Cold wallets are cryptocurrency and NFT storage solutions that give complete control to the individual user. Much like home based safes, cold wallets require proper safety procedures to be able to safeguard your cryptocurrency investments.
The greatest benefit is that Cold wallets provide excellent security and highest grade privacy to its users. However, they also need high diligence and attention. Further, there are many disadvantages too like hardware damage, loss of passwords, etc. We will help you evaluate cold wallets and help you decide whether they are the best solutions for your crypto storage or not.
Fun Fact: Wallets do not store your crypto or NFTs. Rather they store your private keys(passkeys). Your assets always exist on a blockchain.
What are Cold Wallets?
A cold wallet, sometimes called an offline wallet, hardware wallet, or even cold storage is a wallet that is not connected to the internet(also called air-gapped) and is used for storing cryptocurrencies and NFTs. This non-connectivity with the internet protects the wallet from unauthorized access, cyber hacks, and other vulnerabilities to which the system connected to the internet is susceptible.
This method of storing data is not only used by individual investors, but companies working in the crypto space including several cryptocurrency exchanges(e.g., KuCoin) use cold wallets to secure their assets. These companies are called as crypto custodial since they hold your crypto in their custody in exchange for a fee or as an additional service.
Cold wallets are mostly employed to secure cryptocurrencies and keep the holdings private. Therefore, a user of cold wallets must be aware of the underlying technology and its working process. Loss of access to a cold wallet can result in permanent loss of your digital assets.

++++++++++

* _WHAT IS REQUIRED_
According to the cold wallet text, what do wallets actually store? The listing that follows the cold wallet text is not needed for anything here.

* _DATA PROVIDED_
++++++++++

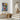 Symmetry of Emotional Expression Canvas Wrap / 20 x 30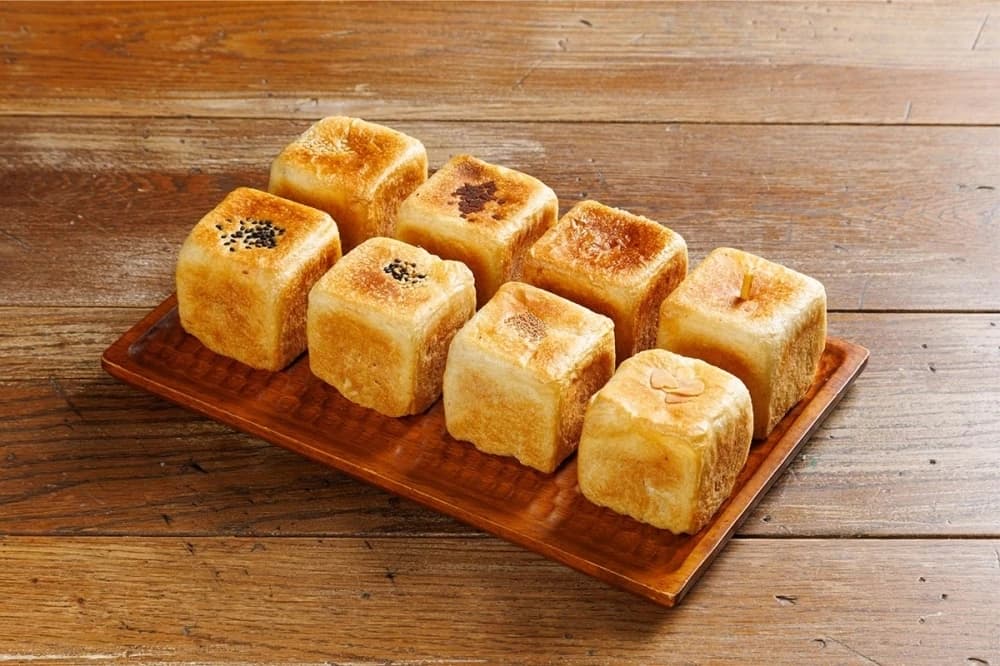 けさらんぱさらん 料理教室 船堀教室 画像 27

++++++++++

* _TASK SOLUTION_
They store private keys (passkeys), not the crypto or NFTs themselves.